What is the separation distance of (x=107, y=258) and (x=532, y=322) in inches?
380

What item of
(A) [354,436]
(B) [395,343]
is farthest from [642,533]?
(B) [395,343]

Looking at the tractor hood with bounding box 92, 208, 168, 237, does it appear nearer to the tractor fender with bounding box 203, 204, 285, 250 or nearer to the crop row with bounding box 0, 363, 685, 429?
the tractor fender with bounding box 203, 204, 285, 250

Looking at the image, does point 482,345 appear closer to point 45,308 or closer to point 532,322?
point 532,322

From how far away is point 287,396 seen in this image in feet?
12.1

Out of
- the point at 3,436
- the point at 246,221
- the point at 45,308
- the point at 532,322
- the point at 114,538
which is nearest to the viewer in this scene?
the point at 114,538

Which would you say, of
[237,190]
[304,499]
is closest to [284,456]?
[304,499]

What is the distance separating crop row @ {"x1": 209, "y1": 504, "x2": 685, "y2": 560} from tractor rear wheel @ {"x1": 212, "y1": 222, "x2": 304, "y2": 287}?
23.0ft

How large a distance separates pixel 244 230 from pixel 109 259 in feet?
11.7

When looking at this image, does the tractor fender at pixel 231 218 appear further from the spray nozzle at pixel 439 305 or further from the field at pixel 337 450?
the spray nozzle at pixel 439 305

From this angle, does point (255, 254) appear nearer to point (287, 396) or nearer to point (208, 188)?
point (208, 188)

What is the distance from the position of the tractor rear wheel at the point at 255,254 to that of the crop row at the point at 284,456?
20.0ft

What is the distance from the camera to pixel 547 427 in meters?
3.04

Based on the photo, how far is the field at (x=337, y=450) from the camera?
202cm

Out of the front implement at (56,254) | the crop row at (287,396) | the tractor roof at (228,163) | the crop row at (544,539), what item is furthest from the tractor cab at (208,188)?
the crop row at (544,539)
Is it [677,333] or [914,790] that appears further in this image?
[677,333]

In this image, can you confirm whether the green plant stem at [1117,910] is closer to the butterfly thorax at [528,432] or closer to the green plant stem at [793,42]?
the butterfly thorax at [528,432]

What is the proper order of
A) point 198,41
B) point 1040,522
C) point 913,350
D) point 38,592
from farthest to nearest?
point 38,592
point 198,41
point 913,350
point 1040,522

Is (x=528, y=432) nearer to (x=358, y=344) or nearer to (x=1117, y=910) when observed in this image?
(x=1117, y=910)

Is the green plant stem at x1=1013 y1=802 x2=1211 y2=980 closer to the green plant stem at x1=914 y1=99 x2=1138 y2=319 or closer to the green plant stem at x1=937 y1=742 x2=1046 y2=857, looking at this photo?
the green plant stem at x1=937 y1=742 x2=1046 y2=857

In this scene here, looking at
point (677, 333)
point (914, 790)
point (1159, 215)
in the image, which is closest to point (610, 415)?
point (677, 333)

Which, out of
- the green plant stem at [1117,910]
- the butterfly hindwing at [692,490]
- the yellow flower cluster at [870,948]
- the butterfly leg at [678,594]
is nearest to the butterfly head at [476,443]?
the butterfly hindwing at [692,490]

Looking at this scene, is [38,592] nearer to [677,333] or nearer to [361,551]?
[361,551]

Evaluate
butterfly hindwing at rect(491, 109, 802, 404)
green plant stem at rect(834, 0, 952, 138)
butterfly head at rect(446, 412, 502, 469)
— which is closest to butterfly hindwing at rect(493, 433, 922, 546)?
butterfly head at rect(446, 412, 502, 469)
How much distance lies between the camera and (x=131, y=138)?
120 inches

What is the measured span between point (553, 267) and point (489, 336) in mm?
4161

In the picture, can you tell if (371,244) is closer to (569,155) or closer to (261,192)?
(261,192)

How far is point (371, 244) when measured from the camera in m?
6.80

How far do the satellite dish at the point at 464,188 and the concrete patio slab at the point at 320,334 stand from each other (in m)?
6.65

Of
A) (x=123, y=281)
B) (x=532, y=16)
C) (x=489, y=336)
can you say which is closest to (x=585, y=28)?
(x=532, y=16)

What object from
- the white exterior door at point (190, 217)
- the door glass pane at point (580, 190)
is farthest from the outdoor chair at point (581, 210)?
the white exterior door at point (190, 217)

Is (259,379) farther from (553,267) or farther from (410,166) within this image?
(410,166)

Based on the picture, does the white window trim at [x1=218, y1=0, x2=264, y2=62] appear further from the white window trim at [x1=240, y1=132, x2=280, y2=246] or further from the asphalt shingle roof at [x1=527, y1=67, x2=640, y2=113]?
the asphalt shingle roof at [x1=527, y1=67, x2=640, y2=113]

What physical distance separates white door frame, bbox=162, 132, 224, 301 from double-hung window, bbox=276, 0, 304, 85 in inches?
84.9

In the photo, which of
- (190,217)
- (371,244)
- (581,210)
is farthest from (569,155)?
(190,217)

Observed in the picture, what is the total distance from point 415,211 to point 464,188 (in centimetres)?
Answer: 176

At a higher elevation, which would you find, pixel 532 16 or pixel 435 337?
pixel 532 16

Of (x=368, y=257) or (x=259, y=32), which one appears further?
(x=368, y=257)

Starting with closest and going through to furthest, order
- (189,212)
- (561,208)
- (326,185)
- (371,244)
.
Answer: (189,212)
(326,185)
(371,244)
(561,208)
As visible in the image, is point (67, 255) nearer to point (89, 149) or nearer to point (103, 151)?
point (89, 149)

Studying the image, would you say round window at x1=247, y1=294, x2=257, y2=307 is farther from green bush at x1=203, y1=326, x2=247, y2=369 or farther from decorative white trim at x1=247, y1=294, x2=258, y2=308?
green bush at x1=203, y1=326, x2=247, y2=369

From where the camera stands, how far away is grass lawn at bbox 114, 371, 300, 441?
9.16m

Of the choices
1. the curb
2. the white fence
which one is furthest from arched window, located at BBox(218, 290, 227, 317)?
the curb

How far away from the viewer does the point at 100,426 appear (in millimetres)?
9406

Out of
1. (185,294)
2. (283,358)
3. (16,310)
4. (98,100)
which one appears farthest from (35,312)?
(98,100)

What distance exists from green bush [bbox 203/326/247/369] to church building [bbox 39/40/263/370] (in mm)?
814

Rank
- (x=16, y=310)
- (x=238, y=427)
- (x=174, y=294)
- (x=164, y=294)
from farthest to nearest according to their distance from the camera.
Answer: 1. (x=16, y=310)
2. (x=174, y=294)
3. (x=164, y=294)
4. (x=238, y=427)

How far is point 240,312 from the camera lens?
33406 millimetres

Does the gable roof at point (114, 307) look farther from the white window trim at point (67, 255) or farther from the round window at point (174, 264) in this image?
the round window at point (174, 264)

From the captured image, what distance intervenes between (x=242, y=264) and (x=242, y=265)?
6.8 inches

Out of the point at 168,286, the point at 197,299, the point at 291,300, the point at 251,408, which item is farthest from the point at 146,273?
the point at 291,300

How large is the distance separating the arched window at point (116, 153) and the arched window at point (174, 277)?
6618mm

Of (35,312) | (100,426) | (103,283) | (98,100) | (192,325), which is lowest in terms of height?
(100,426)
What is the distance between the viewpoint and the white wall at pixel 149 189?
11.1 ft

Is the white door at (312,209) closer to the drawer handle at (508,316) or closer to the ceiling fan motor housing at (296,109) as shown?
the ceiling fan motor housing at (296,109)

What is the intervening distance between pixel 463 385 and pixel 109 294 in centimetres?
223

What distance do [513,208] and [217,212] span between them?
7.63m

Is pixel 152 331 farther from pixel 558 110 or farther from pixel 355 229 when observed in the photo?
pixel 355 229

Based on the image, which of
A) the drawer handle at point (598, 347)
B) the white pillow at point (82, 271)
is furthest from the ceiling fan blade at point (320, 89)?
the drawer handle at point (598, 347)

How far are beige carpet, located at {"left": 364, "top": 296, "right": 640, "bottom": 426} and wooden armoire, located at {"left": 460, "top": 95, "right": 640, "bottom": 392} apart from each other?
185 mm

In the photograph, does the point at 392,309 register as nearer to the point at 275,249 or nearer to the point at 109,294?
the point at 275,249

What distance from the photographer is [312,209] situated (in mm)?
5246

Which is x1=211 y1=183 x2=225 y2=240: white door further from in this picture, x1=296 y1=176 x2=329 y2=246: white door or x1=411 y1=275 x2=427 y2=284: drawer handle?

* _Exercise description_:
Reproduce the listing above exactly from the line containing "Out of the point" through its last line, with both of those lines included.

* _Task output_:
Out of the point at 168,286, the point at 197,299, the point at 291,300, the point at 251,408, which item is farthest from the point at 146,273?
the point at 291,300

How large is the distance separating the arched window at point (116, 153) and the arched window at point (174, 277)?
6618mm

Of (35,312) | (100,426) | (103,283) | (98,100) | (192,325), which is lowest in terms of height?
(100,426)
What is the distance between the viewpoint and the white wall at pixel 149 189?
11.1 ft

Is the white door at (312,209) closer to the drawer handle at (508,316) or closer to the ceiling fan motor housing at (296,109) as shown?
the ceiling fan motor housing at (296,109)

What is the intervening distance between pixel 463 385 and pixel 109 294 in centimetres?
223

What distance do [513,208] and [217,212] span between them?
7.63m

Is pixel 152 331 farther from pixel 558 110 or farther from pixel 355 229 when observed in the photo?
pixel 355 229

Based on the image, which of
A) the drawer handle at point (598, 347)
B) the white pillow at point (82, 271)
is furthest from the ceiling fan blade at point (320, 89)?
the drawer handle at point (598, 347)

How far are beige carpet, located at {"left": 364, "top": 296, "right": 640, "bottom": 426} and wooden armoire, located at {"left": 460, "top": 95, "right": 640, "bottom": 392} apart from each other?
185 mm

In the photograph, does the point at 392,309 register as nearer to the point at 275,249 or nearer to the point at 109,294?
the point at 275,249

What distance from the photographer is [312,209] situated (in mm)?
5246

Which is x1=211 y1=183 x2=225 y2=240: white door further from in this picture, x1=296 y1=176 x2=329 y2=246: white door or x1=411 y1=275 x2=427 y2=284: drawer handle?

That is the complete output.